В другом трактире Ойген слишком много пил. Воздух вокруг него дрожал, и он чувствовал легкую усталость во всех членах. Желание спать было таким сильным, что он даже не заметил юную красотку, которая взялась неизвестно откуда и уже сидела рядом с ним. Особенно юной, это он разглядел потом вблизи, девушка не была, да и шибко красивой тоже, однако когда Ойген солгал, что у него нет денег, она спросила его оскорбленно, уж не принимает ли он ее за такую, и чтобы доказать ей, что не имел в виду ничего плохого, он взял ее с собой в комнату, которую снял. По дороге туда он обдумывал, удобно ли ей сказать, что она — его первая женщина и что он практически не знает, что нужно делать. Но потом все оказалось очень просто, и когда он в полутьме почувствовал ее руки у себя на лице, он уже был счастлив, но так устал, что чуть не заснул, однако она хорошо знала, как не дать ему отключиться, и тогда уже было совсем не важно, юная она или нет и как выглядит, а когда на следующее утро Ойген понял, что она забрала с собой весь его выигрыш, он даже не смог разозлиться. Насколько легче относиться к жизни, когда все бросаешь и уезжаешь навсегда.

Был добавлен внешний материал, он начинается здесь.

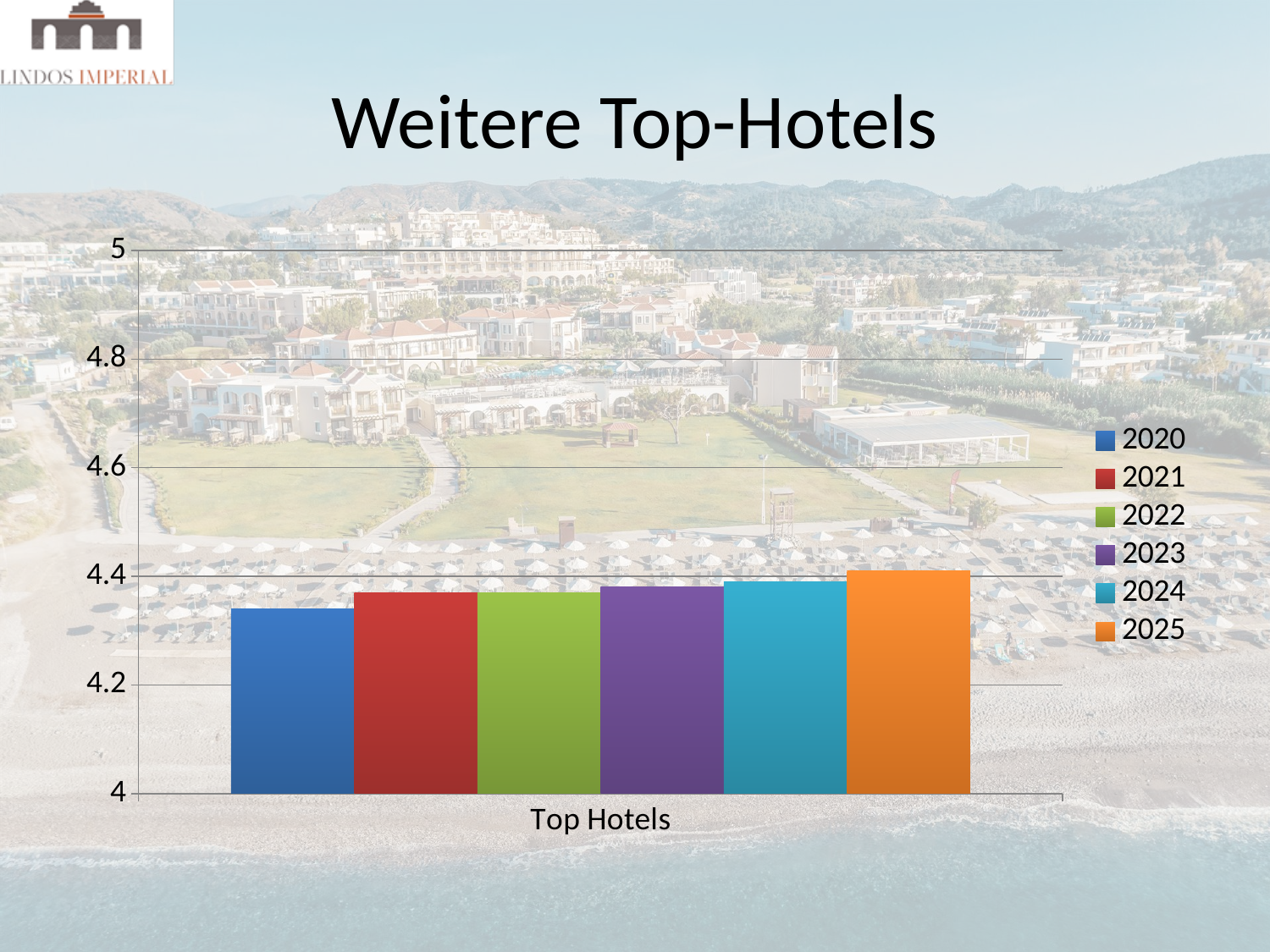
What kind of chart is shown on the slide? bar chart Do the values rise or fall from 2020 to 2025? rise How many series does the legend list? 6 Is the value for 2021 greater or less than 4.4? less Is the value for 2020 greater or less than 4.2? greater Which year has the highest value for Top Hotels? 2025 What is the category label shown on the x axis? Top Hotels Is the value for 2020 greater or less than 4.4? less Which is larger, the value for 2020 or the value for 2025? 2025 How many categories are shown on the x axis? 1 Which year has the lowest value for Top Hotels? 2020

А потом Ойген прибыл в Англию: чужие люди, странно звучащий для непривычного уха язык, щиты с непонятными географическими названиями и очень странная еда. Вероятно, в Лондоне жили миллионы людей, но он никак не мог себе этого представить; миллион людей — какой же в этом смысл? В гостинице Ойгена настигло письмо Гумбольдта, который советовал ему непременно сесть на совершенно новый тип корабля, который называется пароход. Он присовокупил к этому еще советы, как лучше обращаться с дикими людьми: нужно производить на них впечатление дружелюбного и искренне всем интересующегося человека, ни в коем случае не умалять своего превосходства, но и избегать всяких нравоучительных суждений по поводу благосклонного отношения к невежеству других, что может быть воспринято как проявление высокомерия. Ойген невольно улыбнулся. Можно подумать, что он собирается поселиться среди дикарей! От отца ни словечка. Ночью ему не спалось от тоски по родине и от одиночества. Он сел на первый пароход, отправлявшийся за океан.

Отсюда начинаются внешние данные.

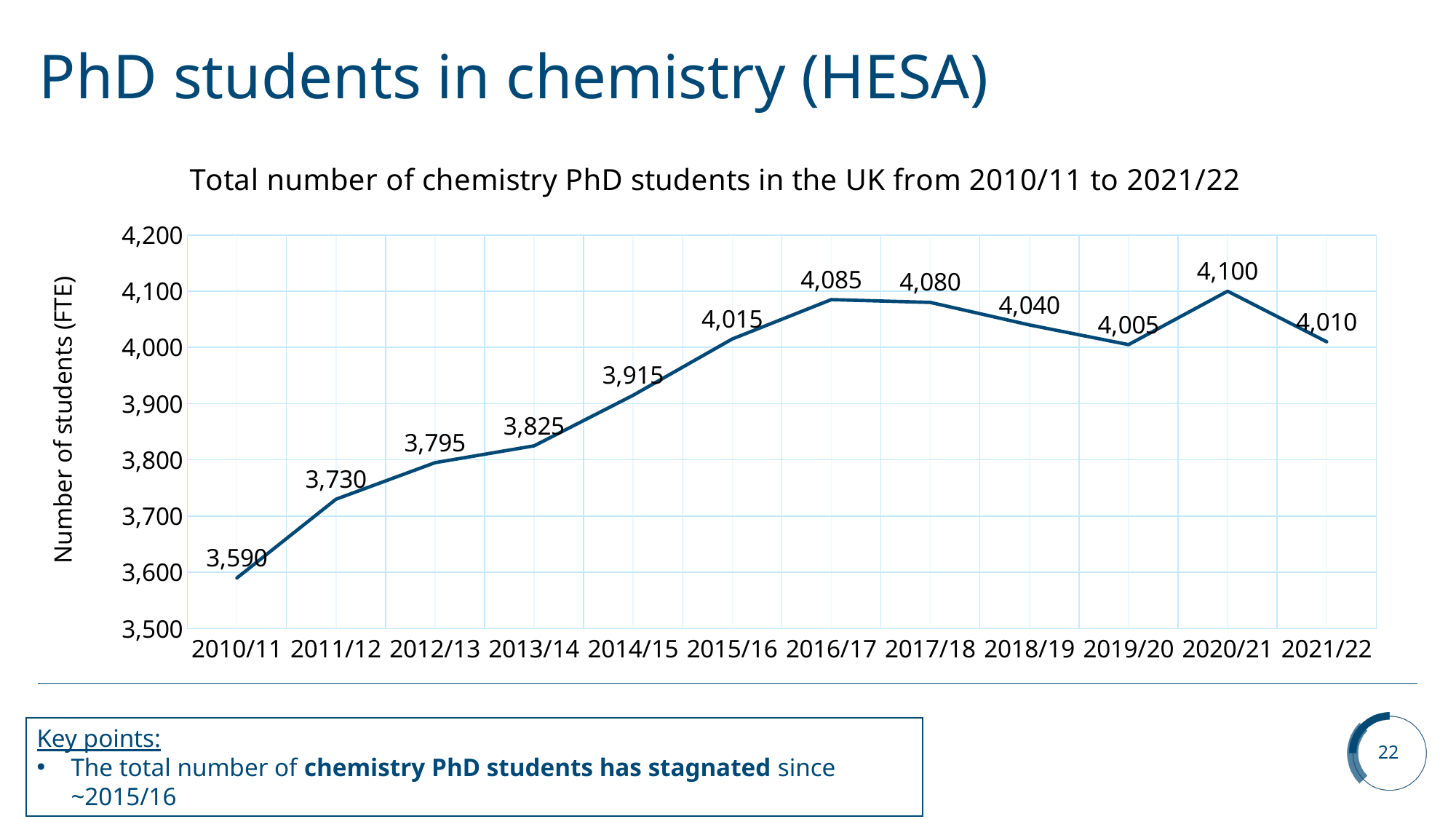
What is the label of the vertical axis of the chart? Number of students (FTE) How many academic years are plotted on the chart? 12 What is the number of chemistry PhD students in 2016/17? 4,085 What is the difference in the number of chemistry PhD students between 2020/21 and 2010/11? 510 What kind of chart is shown on the slide? line chart What is the number of chemistry PhD students in 2021/22? 4,010 Which academic year has the highest number of chemistry PhD students? 2020/21 Does the number of chemistry PhD students rise or fall from 2010/11 to 2016/17? rise Is the number of chemistry PhD students in 2014/15 greater or less than 4,000? less Which academic year has the lowest number of chemistry PhD students? 2010/11 Which year has more chemistry PhD students, 2013/14 or 2015/16? 2015/16 What is the number of chemistry PhD students in 2010/11? 3,590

Путешествующих на борту было мало, пароходы только недавно начали совершать пассажирские рейсы, и для многих они были еще в новинку. Небо висело низко и было затянуто тучами. У Ойгена погасла трубка, он хотел ее снова разжечь, но дул слишком сильный ветер. Капитан, который пронюхал, что Ойген смыслит кое-что в математике, пригласил его к себе в капитанскую рубку.